A primeira ermida a ser construída foi a de São Cristóvão, e é a que se encontra mais abaixo, de maior tamanho, e dotada de estatuária com representação de São Tiago (a cavalo), São Brás, e Santo Ovídio. Data de 1650 e inicialmente era composta apenas pela nave. Mais tarde acrescentou-se a capela-mor, nas traseiras, e o alpendre, na dianteira. A segunda ermida está uns passos a montante da primeira e mais depressa se classifica como uma alminha de avultada dimensão. O povo cunhou-lhe o nome de Capela de Santa Águeda, embora a designação possa resultar de uma embrulhada histórica.

A Capela de São Cristóvão

Diz-nos Cristiano Cardoso que a Capela de São Cristóvão se levantou à conta de um milagre testemunhado por uma mulher – um milagre da água, pode dizer-se, porque de fraga seca soltou-se um repuxo que não mais parou. Um trecho de 1706 escrito por um padre aqui residente parece confirmar a afirmação: “aqui está a fonte santa de São Cristóvão a qual se deu a ver a uma mulher”, e a seguir a isso acrescenta que o furo de água rebentou “em tanta quantidade” que dele se fizeram três bicas.

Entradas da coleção
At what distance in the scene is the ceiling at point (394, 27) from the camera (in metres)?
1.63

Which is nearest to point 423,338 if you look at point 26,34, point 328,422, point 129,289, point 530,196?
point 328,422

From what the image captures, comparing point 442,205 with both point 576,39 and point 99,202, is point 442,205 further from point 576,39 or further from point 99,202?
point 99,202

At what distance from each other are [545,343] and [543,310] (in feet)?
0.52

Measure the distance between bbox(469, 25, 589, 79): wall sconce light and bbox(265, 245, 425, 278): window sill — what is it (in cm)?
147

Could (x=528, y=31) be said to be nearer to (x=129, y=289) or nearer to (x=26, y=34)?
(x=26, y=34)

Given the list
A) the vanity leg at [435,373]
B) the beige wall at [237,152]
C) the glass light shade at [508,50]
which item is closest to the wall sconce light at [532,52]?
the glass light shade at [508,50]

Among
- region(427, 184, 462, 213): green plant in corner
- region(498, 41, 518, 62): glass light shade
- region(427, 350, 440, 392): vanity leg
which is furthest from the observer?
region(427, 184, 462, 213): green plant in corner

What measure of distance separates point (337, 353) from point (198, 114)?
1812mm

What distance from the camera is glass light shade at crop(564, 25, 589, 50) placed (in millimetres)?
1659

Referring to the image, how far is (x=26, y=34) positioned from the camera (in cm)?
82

§ Tarefa 1: Transcreva do texto sobre as ermidas o trecho que começa em "Diz-nos Cristiano Cardoso" e vai até "fizeram três bicas.".
§ Tarefa 2: De acordo com o texto sobre as ermidas, de que ano é a ermida de São Cristóvão?
§ Tarefa 3: Dê seguimento ao texto sobre as ermidas, começando logo depois da última frase.

§ Resposta 1:
Diz-nos Cristiano Cardoso que a Capela de São Cristóvão se levantou à conta de um milagre testemunhado por uma mulher – um milagre da água, pode dizer-se, porque de fraga seca soltou-se um repuxo que não mais parou. Um trecho de 1706 escrito por um padre aqui residente parece confirmar a afirmação: “aqui está a fonte santa de São Cristóvão a qual se deu a ver a uma mulher”, e a seguir a isso acrescenta que o furo de água rebentou “em tanta quantidade” que dele se fizeram três bicas.

§ Resposta 2: De 1650.

§ Resposta 3:
Escusado será dizer que o fenómeno gerou boca a boca. Em pouco tempo, a água que dali jorrava foi vista como uma manifestação sobrenatural, uma dádiva celeste, e, consequentemente, material terapêutico para determinadas doenças ou feridas. As crescentes visitas à fonte milagrosa passaram a ritual regional. Quem não gostou muito destes ritos de compleição pagã foi o abade que administrava o lote, que em pouco tempo lhe assentou uma capela em cima, com dinheiro do seu bolso, de maneira a que, se realmente um milagre tivesse acontecido por cá, antes fosse o milagreiro um bem-aventurado da religião oficial – a católica.

À nova capela escolheu-se São Cristóvão como orago, e passou o templo a cumprir duas missões: a primeira de supervisionar (e, até certo ponto, substituir) o culto naturalista que o povo prestava à fonte curativa e profilática; a segunda como portagem para recolha de donativos como forma de financiar o centro paroquial. O fluxo de gente não deverá ter abrandado porque cerca de oitenta anos depois acrescentou-se a capela-mor. Nessa altura, juntou-se à imagem de São Cristóvão colocada no interior uma segunda, esta feminina e dedicada a Santa Águeda.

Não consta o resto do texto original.